## LISTED ENTRIES
--------------------

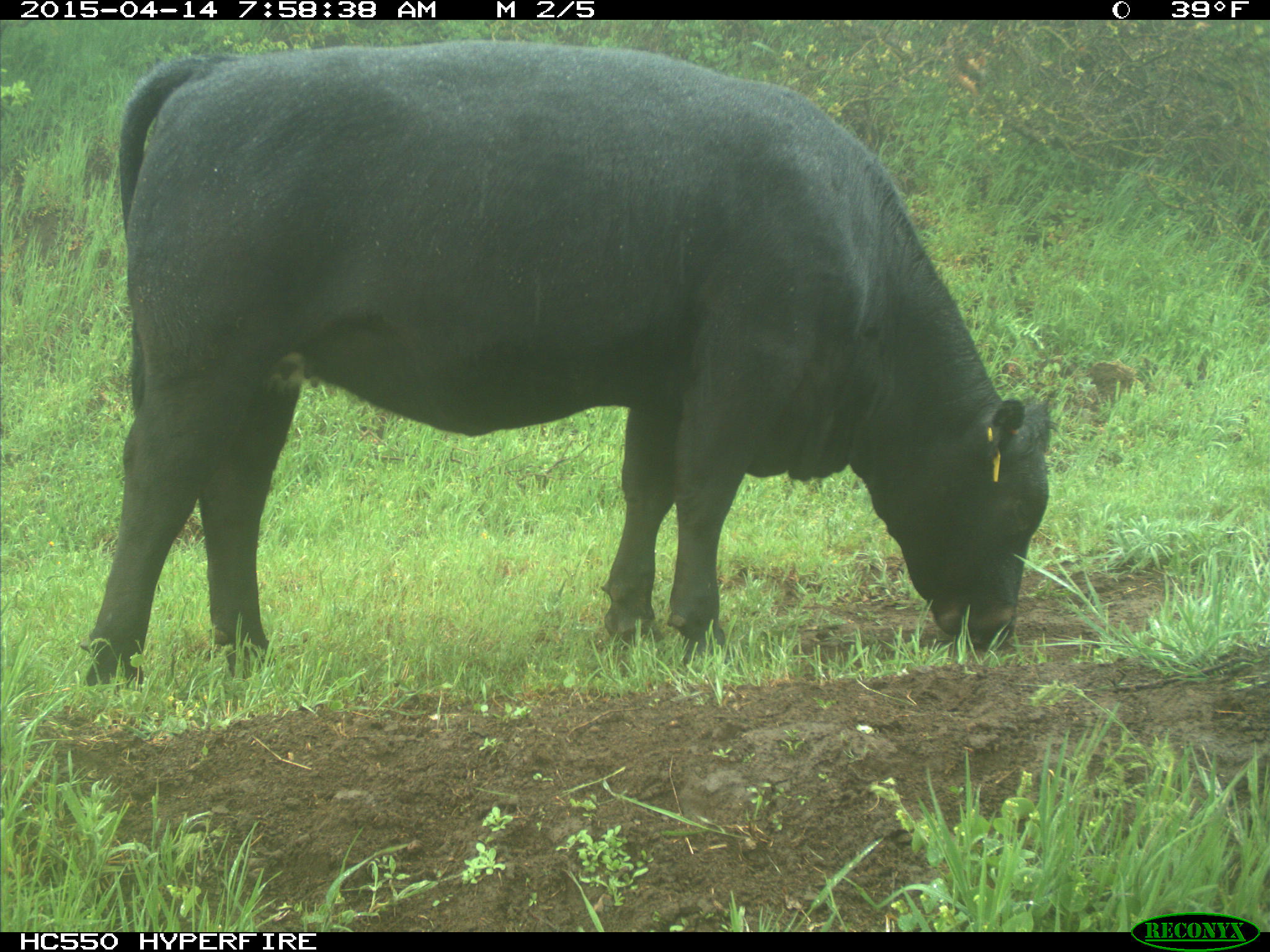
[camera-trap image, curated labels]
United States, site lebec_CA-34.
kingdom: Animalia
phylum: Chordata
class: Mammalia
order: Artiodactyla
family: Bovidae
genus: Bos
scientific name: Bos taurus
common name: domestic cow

--------------------

## TASK REQUIREMENTS
Reproduce exactly the lines from the one with "class: Mammalia" through the end of the entries above, both ends included.

## WRITTEN RESPONSE
class: Mammalia
order: Artiodactyla
family: Bovidae
genus: Bos
scientific name: Bos taurus
common name: domestic cow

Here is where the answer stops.